Hace diez años, sobre la superficie, parecía que las medidas adoptadas por los distintos gobiernos, todas dentro de la lógica de la austeridad y la disciplina presupuestaria, por seguir denominándolo con los eufemismos estandarizados, apenas causaban un oleaje fuerte pero pasajero. Pero lo que se estaba gestando era un mar de fondo que en la primavera de 2011 se hizo notar, y que llevó a un cambio de ciclo político en España.

Sordo, agazapado, un nuevo malestar de amplios sectores de la ciudadanía se había ido gestando desde mediados de 2008. Un número creciente de personas se habían ido sintiendo alejadas de un juego político percibido como abstraído, ausente, autorreferencial, y que no daba respuestas a las inquietudes, angustias o problemas de una ciudadanía atenazada por la situación económica general, de un lado, y por las medidas de austeridad adoptadas por las diversas instancias de gobierno, del otro.  

El movimiento 15M no surgió de la nada. Como ocurre con las formas que toma cada ciclo de lucha social y política, fue el fruto de experiencias previas, tan diversas como el movimiento estudiantil contra la LOU, las movilizaciones altermundialistas o la oposición a la Ley Sinde, y muchas otras en las que se fueron tejiendo confianzas y complicidades. También de la suma de organizaciones y grupos de afinidad diversos, que tomaron como referencia la revuelta islandesa de 2009, o incluso las acampadas en la plaza Tahrir de El Cairo.

En algunos casos, incluso militantes de los partidos de izquierda 'tradicionales' participamos en unas movilizaciones que señalaban, de forma acerada, nuestras propias contradicciones. No era difícil para nosotros apreciar, observando a nuestro alrededor la composición de las manifestaciones, la ruptura emocional de parte muy significativa de nuestra generación con nuestros partidos. La significación del tránsito del “¡no nos falles!” que corearon en 2004 a Zapatero muchos jóvenes, que lo volvieron a votar en 2008, al “¡no nos representan!” que gritaban casi los mismos, en 2011.

Lo que confirió una gran fuerza al 15M fue su capacidad de llegar con el tono de su discurso a amplios sectores de la población, que sintieron simpatía, en un grado u otro, hacia los malestares que expresaba, pues conectaba con los suyos propios. También la incorporación de mucha gente que no estaba previamente politizada.
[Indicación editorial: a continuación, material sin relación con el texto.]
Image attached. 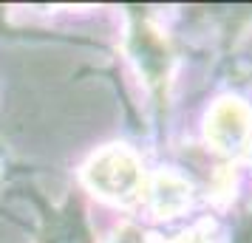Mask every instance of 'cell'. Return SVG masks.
Returning <instances> with one entry per match:
<instances>
[{"instance_id":"cell-1","label":"cell","mask_w":252,"mask_h":243,"mask_svg":"<svg viewBox=\"0 0 252 243\" xmlns=\"http://www.w3.org/2000/svg\"><path fill=\"white\" fill-rule=\"evenodd\" d=\"M133 178H136L133 162L122 150H105L94 156L91 164L85 167V181L99 195H122L133 184Z\"/></svg>"}]
</instances>
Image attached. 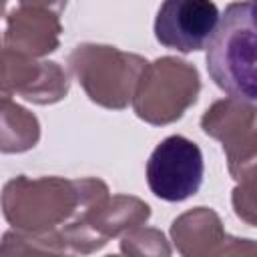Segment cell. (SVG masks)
<instances>
[{
    "label": "cell",
    "instance_id": "6da1fadb",
    "mask_svg": "<svg viewBox=\"0 0 257 257\" xmlns=\"http://www.w3.org/2000/svg\"><path fill=\"white\" fill-rule=\"evenodd\" d=\"M108 197L100 179H62L18 175L10 179L0 195L6 221L20 231L44 233L64 227Z\"/></svg>",
    "mask_w": 257,
    "mask_h": 257
},
{
    "label": "cell",
    "instance_id": "7a4b0ae2",
    "mask_svg": "<svg viewBox=\"0 0 257 257\" xmlns=\"http://www.w3.org/2000/svg\"><path fill=\"white\" fill-rule=\"evenodd\" d=\"M255 46V0L229 4L205 46L213 82L229 96L247 102L257 98Z\"/></svg>",
    "mask_w": 257,
    "mask_h": 257
},
{
    "label": "cell",
    "instance_id": "3957f363",
    "mask_svg": "<svg viewBox=\"0 0 257 257\" xmlns=\"http://www.w3.org/2000/svg\"><path fill=\"white\" fill-rule=\"evenodd\" d=\"M149 62L133 52L108 44L84 42L68 54L70 72L88 98L104 108L120 110L133 100L139 78Z\"/></svg>",
    "mask_w": 257,
    "mask_h": 257
},
{
    "label": "cell",
    "instance_id": "277c9868",
    "mask_svg": "<svg viewBox=\"0 0 257 257\" xmlns=\"http://www.w3.org/2000/svg\"><path fill=\"white\" fill-rule=\"evenodd\" d=\"M201 90L199 72L193 64L175 56L149 62L133 94L135 114L149 124H171L197 102Z\"/></svg>",
    "mask_w": 257,
    "mask_h": 257
},
{
    "label": "cell",
    "instance_id": "5b68a950",
    "mask_svg": "<svg viewBox=\"0 0 257 257\" xmlns=\"http://www.w3.org/2000/svg\"><path fill=\"white\" fill-rule=\"evenodd\" d=\"M205 173L203 153L197 143L183 135L163 139L149 157L147 183L155 197L181 203L201 189Z\"/></svg>",
    "mask_w": 257,
    "mask_h": 257
},
{
    "label": "cell",
    "instance_id": "8992f818",
    "mask_svg": "<svg viewBox=\"0 0 257 257\" xmlns=\"http://www.w3.org/2000/svg\"><path fill=\"white\" fill-rule=\"evenodd\" d=\"M201 128L223 143L229 173L235 181L255 177V102L233 96L217 100L203 114Z\"/></svg>",
    "mask_w": 257,
    "mask_h": 257
},
{
    "label": "cell",
    "instance_id": "52a82bcc",
    "mask_svg": "<svg viewBox=\"0 0 257 257\" xmlns=\"http://www.w3.org/2000/svg\"><path fill=\"white\" fill-rule=\"evenodd\" d=\"M219 22L213 0H163L155 18L157 40L177 52L203 50Z\"/></svg>",
    "mask_w": 257,
    "mask_h": 257
},
{
    "label": "cell",
    "instance_id": "ba28073f",
    "mask_svg": "<svg viewBox=\"0 0 257 257\" xmlns=\"http://www.w3.org/2000/svg\"><path fill=\"white\" fill-rule=\"evenodd\" d=\"M171 237L177 245V251L187 257L231 253L253 255L257 251L251 239H237L227 235L219 215L207 207H197L177 217L171 225Z\"/></svg>",
    "mask_w": 257,
    "mask_h": 257
},
{
    "label": "cell",
    "instance_id": "9c48e42d",
    "mask_svg": "<svg viewBox=\"0 0 257 257\" xmlns=\"http://www.w3.org/2000/svg\"><path fill=\"white\" fill-rule=\"evenodd\" d=\"M62 24L56 12L38 6H18L6 16L4 48L42 58L60 44Z\"/></svg>",
    "mask_w": 257,
    "mask_h": 257
},
{
    "label": "cell",
    "instance_id": "30bf717a",
    "mask_svg": "<svg viewBox=\"0 0 257 257\" xmlns=\"http://www.w3.org/2000/svg\"><path fill=\"white\" fill-rule=\"evenodd\" d=\"M40 139L38 118L24 106L6 100L0 104V153L14 155L36 147Z\"/></svg>",
    "mask_w": 257,
    "mask_h": 257
},
{
    "label": "cell",
    "instance_id": "8fae6325",
    "mask_svg": "<svg viewBox=\"0 0 257 257\" xmlns=\"http://www.w3.org/2000/svg\"><path fill=\"white\" fill-rule=\"evenodd\" d=\"M18 255V253H66L62 243L60 231H44V233H30V231H8L0 243V255Z\"/></svg>",
    "mask_w": 257,
    "mask_h": 257
},
{
    "label": "cell",
    "instance_id": "7c38bea8",
    "mask_svg": "<svg viewBox=\"0 0 257 257\" xmlns=\"http://www.w3.org/2000/svg\"><path fill=\"white\" fill-rule=\"evenodd\" d=\"M120 251L126 255H171V247L159 229L135 227L122 233Z\"/></svg>",
    "mask_w": 257,
    "mask_h": 257
},
{
    "label": "cell",
    "instance_id": "4fadbf2b",
    "mask_svg": "<svg viewBox=\"0 0 257 257\" xmlns=\"http://www.w3.org/2000/svg\"><path fill=\"white\" fill-rule=\"evenodd\" d=\"M241 185L233 191V209L239 219H243L249 227H255V177L239 181Z\"/></svg>",
    "mask_w": 257,
    "mask_h": 257
},
{
    "label": "cell",
    "instance_id": "5bb4252c",
    "mask_svg": "<svg viewBox=\"0 0 257 257\" xmlns=\"http://www.w3.org/2000/svg\"><path fill=\"white\" fill-rule=\"evenodd\" d=\"M22 6H38V8H48L56 14H60L66 6V0H18Z\"/></svg>",
    "mask_w": 257,
    "mask_h": 257
},
{
    "label": "cell",
    "instance_id": "9a60e30c",
    "mask_svg": "<svg viewBox=\"0 0 257 257\" xmlns=\"http://www.w3.org/2000/svg\"><path fill=\"white\" fill-rule=\"evenodd\" d=\"M10 98H12V96H10L8 92H2V90H0V104L6 102V100H10Z\"/></svg>",
    "mask_w": 257,
    "mask_h": 257
},
{
    "label": "cell",
    "instance_id": "2e32d148",
    "mask_svg": "<svg viewBox=\"0 0 257 257\" xmlns=\"http://www.w3.org/2000/svg\"><path fill=\"white\" fill-rule=\"evenodd\" d=\"M6 2H8V0H0V16L4 14V8H6Z\"/></svg>",
    "mask_w": 257,
    "mask_h": 257
},
{
    "label": "cell",
    "instance_id": "e0dca14e",
    "mask_svg": "<svg viewBox=\"0 0 257 257\" xmlns=\"http://www.w3.org/2000/svg\"><path fill=\"white\" fill-rule=\"evenodd\" d=\"M2 58H4V46L0 44V66H2ZM2 92H4V90H2ZM10 96H12V94H10Z\"/></svg>",
    "mask_w": 257,
    "mask_h": 257
}]
</instances>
Cambió, sin duda, el debate público, introduciendo cuestiones antes soslayadas. Cambió, también, con el tiempo, el mapa político. En el apogeo de las fuerzas que se reclamaron herederas de su legado, contaron éstas con una fuerte implantación municipal, fagocitaron a las fuerzas 'tradicionales' a la izquierda de la socialdemocracia y preparaban un asalto a los cielos que nunca llegó a producirse.
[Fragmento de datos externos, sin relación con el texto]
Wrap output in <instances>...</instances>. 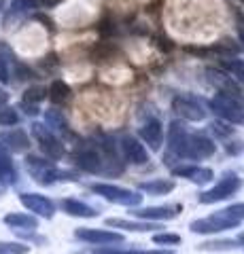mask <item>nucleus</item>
<instances>
[{"mask_svg": "<svg viewBox=\"0 0 244 254\" xmlns=\"http://www.w3.org/2000/svg\"><path fill=\"white\" fill-rule=\"evenodd\" d=\"M26 168L38 185H53L56 180H70L73 178L70 172H60L51 161H45V159L32 157V155L26 159Z\"/></svg>", "mask_w": 244, "mask_h": 254, "instance_id": "obj_1", "label": "nucleus"}, {"mask_svg": "<svg viewBox=\"0 0 244 254\" xmlns=\"http://www.w3.org/2000/svg\"><path fill=\"white\" fill-rule=\"evenodd\" d=\"M208 106L212 108V113L217 117H221L223 121H230V123L242 121V115H244L242 98H234V95H227V93H217L215 98L208 102Z\"/></svg>", "mask_w": 244, "mask_h": 254, "instance_id": "obj_2", "label": "nucleus"}, {"mask_svg": "<svg viewBox=\"0 0 244 254\" xmlns=\"http://www.w3.org/2000/svg\"><path fill=\"white\" fill-rule=\"evenodd\" d=\"M91 190L96 195H102L106 201H113V203H119V205H140L143 201V195L140 193H134L130 189H123V187H115V185H91Z\"/></svg>", "mask_w": 244, "mask_h": 254, "instance_id": "obj_3", "label": "nucleus"}, {"mask_svg": "<svg viewBox=\"0 0 244 254\" xmlns=\"http://www.w3.org/2000/svg\"><path fill=\"white\" fill-rule=\"evenodd\" d=\"M172 110H174L180 119H185V121H204V119H206V110H204L202 102L189 93L174 95Z\"/></svg>", "mask_w": 244, "mask_h": 254, "instance_id": "obj_4", "label": "nucleus"}, {"mask_svg": "<svg viewBox=\"0 0 244 254\" xmlns=\"http://www.w3.org/2000/svg\"><path fill=\"white\" fill-rule=\"evenodd\" d=\"M238 189H240V178L236 176V174L230 172V174H225V176L219 180L210 190H204V193L200 195V201H202V203L223 201V199H227V197H232Z\"/></svg>", "mask_w": 244, "mask_h": 254, "instance_id": "obj_5", "label": "nucleus"}, {"mask_svg": "<svg viewBox=\"0 0 244 254\" xmlns=\"http://www.w3.org/2000/svg\"><path fill=\"white\" fill-rule=\"evenodd\" d=\"M240 222L234 220L230 216H225L223 212L219 214H212L208 218H200V220H193L191 222V231L193 233H202V235H208V233H221L227 231V229H236Z\"/></svg>", "mask_w": 244, "mask_h": 254, "instance_id": "obj_6", "label": "nucleus"}, {"mask_svg": "<svg viewBox=\"0 0 244 254\" xmlns=\"http://www.w3.org/2000/svg\"><path fill=\"white\" fill-rule=\"evenodd\" d=\"M32 133L34 138L38 140V146L45 153V157L49 159H62L64 155V144L56 138V133H53L47 125H41V123H34L32 125Z\"/></svg>", "mask_w": 244, "mask_h": 254, "instance_id": "obj_7", "label": "nucleus"}, {"mask_svg": "<svg viewBox=\"0 0 244 254\" xmlns=\"http://www.w3.org/2000/svg\"><path fill=\"white\" fill-rule=\"evenodd\" d=\"M75 163H77V168H81L83 172L98 174V172H102V165H104V157H102L98 144L96 146H81L75 150Z\"/></svg>", "mask_w": 244, "mask_h": 254, "instance_id": "obj_8", "label": "nucleus"}, {"mask_svg": "<svg viewBox=\"0 0 244 254\" xmlns=\"http://www.w3.org/2000/svg\"><path fill=\"white\" fill-rule=\"evenodd\" d=\"M19 201H21V205H26L30 212H34L43 218H51L53 212H56V205H53V201L49 197L38 195V193H21Z\"/></svg>", "mask_w": 244, "mask_h": 254, "instance_id": "obj_9", "label": "nucleus"}, {"mask_svg": "<svg viewBox=\"0 0 244 254\" xmlns=\"http://www.w3.org/2000/svg\"><path fill=\"white\" fill-rule=\"evenodd\" d=\"M187 146H189V131L185 123L180 121H172L168 127V148L178 157L187 155Z\"/></svg>", "mask_w": 244, "mask_h": 254, "instance_id": "obj_10", "label": "nucleus"}, {"mask_svg": "<svg viewBox=\"0 0 244 254\" xmlns=\"http://www.w3.org/2000/svg\"><path fill=\"white\" fill-rule=\"evenodd\" d=\"M77 240L87 242V244H98V246H111V244H121L123 235L115 231H100V229H77Z\"/></svg>", "mask_w": 244, "mask_h": 254, "instance_id": "obj_11", "label": "nucleus"}, {"mask_svg": "<svg viewBox=\"0 0 244 254\" xmlns=\"http://www.w3.org/2000/svg\"><path fill=\"white\" fill-rule=\"evenodd\" d=\"M215 142L204 133H195V136H189V146H187V155L189 159H206L210 155H215Z\"/></svg>", "mask_w": 244, "mask_h": 254, "instance_id": "obj_12", "label": "nucleus"}, {"mask_svg": "<svg viewBox=\"0 0 244 254\" xmlns=\"http://www.w3.org/2000/svg\"><path fill=\"white\" fill-rule=\"evenodd\" d=\"M121 150H123V157L128 159L132 165H145V163L149 161L147 148L140 144V142L134 138V136H123V140H121Z\"/></svg>", "mask_w": 244, "mask_h": 254, "instance_id": "obj_13", "label": "nucleus"}, {"mask_svg": "<svg viewBox=\"0 0 244 254\" xmlns=\"http://www.w3.org/2000/svg\"><path fill=\"white\" fill-rule=\"evenodd\" d=\"M206 74H208V81H210L212 85H217L219 89H221V93L234 95V98H242L240 87L232 81V76H230V74H223V72H219V70H212V68L206 70Z\"/></svg>", "mask_w": 244, "mask_h": 254, "instance_id": "obj_14", "label": "nucleus"}, {"mask_svg": "<svg viewBox=\"0 0 244 254\" xmlns=\"http://www.w3.org/2000/svg\"><path fill=\"white\" fill-rule=\"evenodd\" d=\"M140 138L147 142L151 150H160L162 148V123L157 119H149L140 127Z\"/></svg>", "mask_w": 244, "mask_h": 254, "instance_id": "obj_15", "label": "nucleus"}, {"mask_svg": "<svg viewBox=\"0 0 244 254\" xmlns=\"http://www.w3.org/2000/svg\"><path fill=\"white\" fill-rule=\"evenodd\" d=\"M15 180H17V172H15V165L11 161L9 148L0 142V182L2 185H15Z\"/></svg>", "mask_w": 244, "mask_h": 254, "instance_id": "obj_16", "label": "nucleus"}, {"mask_svg": "<svg viewBox=\"0 0 244 254\" xmlns=\"http://www.w3.org/2000/svg\"><path fill=\"white\" fill-rule=\"evenodd\" d=\"M4 146L13 150V153H23V150L30 148V140H28V133L21 131V129H13V131H6L2 136Z\"/></svg>", "mask_w": 244, "mask_h": 254, "instance_id": "obj_17", "label": "nucleus"}, {"mask_svg": "<svg viewBox=\"0 0 244 254\" xmlns=\"http://www.w3.org/2000/svg\"><path fill=\"white\" fill-rule=\"evenodd\" d=\"M134 216L143 218V220H172L176 216L174 208H163V205H151V208L136 210Z\"/></svg>", "mask_w": 244, "mask_h": 254, "instance_id": "obj_18", "label": "nucleus"}, {"mask_svg": "<svg viewBox=\"0 0 244 254\" xmlns=\"http://www.w3.org/2000/svg\"><path fill=\"white\" fill-rule=\"evenodd\" d=\"M62 210L70 216H79V218H96L98 212L91 208V205L79 201V199H64L62 201Z\"/></svg>", "mask_w": 244, "mask_h": 254, "instance_id": "obj_19", "label": "nucleus"}, {"mask_svg": "<svg viewBox=\"0 0 244 254\" xmlns=\"http://www.w3.org/2000/svg\"><path fill=\"white\" fill-rule=\"evenodd\" d=\"M45 100V89L43 87H30L26 89L21 98V106L26 110V115H36L38 113V104Z\"/></svg>", "mask_w": 244, "mask_h": 254, "instance_id": "obj_20", "label": "nucleus"}, {"mask_svg": "<svg viewBox=\"0 0 244 254\" xmlns=\"http://www.w3.org/2000/svg\"><path fill=\"white\" fill-rule=\"evenodd\" d=\"M106 227H115V229H125V231H136V233H145V231H153L157 229L153 222H136V220H121V218H108Z\"/></svg>", "mask_w": 244, "mask_h": 254, "instance_id": "obj_21", "label": "nucleus"}, {"mask_svg": "<svg viewBox=\"0 0 244 254\" xmlns=\"http://www.w3.org/2000/svg\"><path fill=\"white\" fill-rule=\"evenodd\" d=\"M174 174L176 176H185L191 182H198V185H206V182H210L212 176H215L212 170H208V168H178V170H174Z\"/></svg>", "mask_w": 244, "mask_h": 254, "instance_id": "obj_22", "label": "nucleus"}, {"mask_svg": "<svg viewBox=\"0 0 244 254\" xmlns=\"http://www.w3.org/2000/svg\"><path fill=\"white\" fill-rule=\"evenodd\" d=\"M4 225H9L13 229H36L38 220L34 216H30V214L15 212V214H6V216H4Z\"/></svg>", "mask_w": 244, "mask_h": 254, "instance_id": "obj_23", "label": "nucleus"}, {"mask_svg": "<svg viewBox=\"0 0 244 254\" xmlns=\"http://www.w3.org/2000/svg\"><path fill=\"white\" fill-rule=\"evenodd\" d=\"M91 254H172L168 250H138V248H111V246H100L93 248Z\"/></svg>", "mask_w": 244, "mask_h": 254, "instance_id": "obj_24", "label": "nucleus"}, {"mask_svg": "<svg viewBox=\"0 0 244 254\" xmlns=\"http://www.w3.org/2000/svg\"><path fill=\"white\" fill-rule=\"evenodd\" d=\"M172 189H174V182L172 180H151V182H143L140 185V190L149 195H168Z\"/></svg>", "mask_w": 244, "mask_h": 254, "instance_id": "obj_25", "label": "nucleus"}, {"mask_svg": "<svg viewBox=\"0 0 244 254\" xmlns=\"http://www.w3.org/2000/svg\"><path fill=\"white\" fill-rule=\"evenodd\" d=\"M49 98L53 104H64L70 98V87L64 81H53L49 87Z\"/></svg>", "mask_w": 244, "mask_h": 254, "instance_id": "obj_26", "label": "nucleus"}, {"mask_svg": "<svg viewBox=\"0 0 244 254\" xmlns=\"http://www.w3.org/2000/svg\"><path fill=\"white\" fill-rule=\"evenodd\" d=\"M221 68L225 70L227 74L236 76L238 81H244V62H242V60H236V58H232V60H221Z\"/></svg>", "mask_w": 244, "mask_h": 254, "instance_id": "obj_27", "label": "nucleus"}, {"mask_svg": "<svg viewBox=\"0 0 244 254\" xmlns=\"http://www.w3.org/2000/svg\"><path fill=\"white\" fill-rule=\"evenodd\" d=\"M17 121H19L17 110L11 106H0V125L11 127V125H17Z\"/></svg>", "mask_w": 244, "mask_h": 254, "instance_id": "obj_28", "label": "nucleus"}, {"mask_svg": "<svg viewBox=\"0 0 244 254\" xmlns=\"http://www.w3.org/2000/svg\"><path fill=\"white\" fill-rule=\"evenodd\" d=\"M45 119H47V123H49V127H53V129L66 131V121H64V117L60 115V110H49Z\"/></svg>", "mask_w": 244, "mask_h": 254, "instance_id": "obj_29", "label": "nucleus"}, {"mask_svg": "<svg viewBox=\"0 0 244 254\" xmlns=\"http://www.w3.org/2000/svg\"><path fill=\"white\" fill-rule=\"evenodd\" d=\"M236 242H232V240H225V242H206V244H202L200 248L202 250H232V248H236Z\"/></svg>", "mask_w": 244, "mask_h": 254, "instance_id": "obj_30", "label": "nucleus"}, {"mask_svg": "<svg viewBox=\"0 0 244 254\" xmlns=\"http://www.w3.org/2000/svg\"><path fill=\"white\" fill-rule=\"evenodd\" d=\"M153 242L160 246H176V244H180V237L174 233H157V235H153Z\"/></svg>", "mask_w": 244, "mask_h": 254, "instance_id": "obj_31", "label": "nucleus"}, {"mask_svg": "<svg viewBox=\"0 0 244 254\" xmlns=\"http://www.w3.org/2000/svg\"><path fill=\"white\" fill-rule=\"evenodd\" d=\"M225 216H230V218H234V220H238V222H242L244 220V201L242 203H234V205H230V208H225V210H221Z\"/></svg>", "mask_w": 244, "mask_h": 254, "instance_id": "obj_32", "label": "nucleus"}, {"mask_svg": "<svg viewBox=\"0 0 244 254\" xmlns=\"http://www.w3.org/2000/svg\"><path fill=\"white\" fill-rule=\"evenodd\" d=\"M34 0H11V9L15 13H28L34 9Z\"/></svg>", "mask_w": 244, "mask_h": 254, "instance_id": "obj_33", "label": "nucleus"}, {"mask_svg": "<svg viewBox=\"0 0 244 254\" xmlns=\"http://www.w3.org/2000/svg\"><path fill=\"white\" fill-rule=\"evenodd\" d=\"M0 250L6 254H26L30 248L23 244H0Z\"/></svg>", "mask_w": 244, "mask_h": 254, "instance_id": "obj_34", "label": "nucleus"}, {"mask_svg": "<svg viewBox=\"0 0 244 254\" xmlns=\"http://www.w3.org/2000/svg\"><path fill=\"white\" fill-rule=\"evenodd\" d=\"M210 129L215 131L217 136H221V138H227V136H230V133H234L232 127H227L225 123H212V125H210Z\"/></svg>", "mask_w": 244, "mask_h": 254, "instance_id": "obj_35", "label": "nucleus"}, {"mask_svg": "<svg viewBox=\"0 0 244 254\" xmlns=\"http://www.w3.org/2000/svg\"><path fill=\"white\" fill-rule=\"evenodd\" d=\"M11 72H9V64H6L4 55H0V83H9Z\"/></svg>", "mask_w": 244, "mask_h": 254, "instance_id": "obj_36", "label": "nucleus"}, {"mask_svg": "<svg viewBox=\"0 0 244 254\" xmlns=\"http://www.w3.org/2000/svg\"><path fill=\"white\" fill-rule=\"evenodd\" d=\"M236 26H238V34H240V41L244 43V13H236Z\"/></svg>", "mask_w": 244, "mask_h": 254, "instance_id": "obj_37", "label": "nucleus"}, {"mask_svg": "<svg viewBox=\"0 0 244 254\" xmlns=\"http://www.w3.org/2000/svg\"><path fill=\"white\" fill-rule=\"evenodd\" d=\"M34 4H38V6H43V9H47V6L58 4V0H34Z\"/></svg>", "mask_w": 244, "mask_h": 254, "instance_id": "obj_38", "label": "nucleus"}, {"mask_svg": "<svg viewBox=\"0 0 244 254\" xmlns=\"http://www.w3.org/2000/svg\"><path fill=\"white\" fill-rule=\"evenodd\" d=\"M4 102H6V93H4L2 89H0V106H2V104H4Z\"/></svg>", "mask_w": 244, "mask_h": 254, "instance_id": "obj_39", "label": "nucleus"}, {"mask_svg": "<svg viewBox=\"0 0 244 254\" xmlns=\"http://www.w3.org/2000/svg\"><path fill=\"white\" fill-rule=\"evenodd\" d=\"M238 242H240V244H244V233H242V235L238 237Z\"/></svg>", "mask_w": 244, "mask_h": 254, "instance_id": "obj_40", "label": "nucleus"}, {"mask_svg": "<svg viewBox=\"0 0 244 254\" xmlns=\"http://www.w3.org/2000/svg\"><path fill=\"white\" fill-rule=\"evenodd\" d=\"M240 123H244V115H242V121H240Z\"/></svg>", "mask_w": 244, "mask_h": 254, "instance_id": "obj_41", "label": "nucleus"}, {"mask_svg": "<svg viewBox=\"0 0 244 254\" xmlns=\"http://www.w3.org/2000/svg\"><path fill=\"white\" fill-rule=\"evenodd\" d=\"M0 254H6V252H2V250H0Z\"/></svg>", "mask_w": 244, "mask_h": 254, "instance_id": "obj_42", "label": "nucleus"}]
</instances>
Por el camino hubo ilusión a raudales, logros, decepciones y también desmovilización. En la transformación, desde el impulso inicial de un movimiento social a su vertebración como discurso político, es fácil que se reproduzca este esquema.

Escribíamos en 2011 que, si no era la izquierda, en el conjunto de sus posibles expresiones, la que liderara la lucha por una radical profundización democrática, por la igualdad y la justicia social, y por la sostenibilidad, la Historia reciente del viejo continente nos enseñaba que, en tiempos de grave crisis económica, la política basada en la gestión del miedo y la exacerbación de la identidad como refugio ante la incertidumbre nos podía llevar al populismo reaccionario primero, y a la más intensa de las barbaries después.

Sólo hay que observar alrededor para darse cuenta de la vigencia de esta advertencia.

Se está respondiendo a la crisis actual con políticas distintas a las del ciclo político anterior, es cierto. Pero las desigualdades persisten y mucha gente sigue viviendo en el alambre, precariamente, y nadie debería acostumbrarse a la angustia y el miedo, ni a la resignación.

La correlación de fuerzas es endiablada, pero urge conjurar todos los acentos de las fuerzas de progreso en un proyecto que aúne ambición transformadora y conciencia del momento, para cambiarla y establecer gradualmente las condiciones materiales que permitan una igual libertad a cada uno de nuestros conciudadanos y conciudadanas.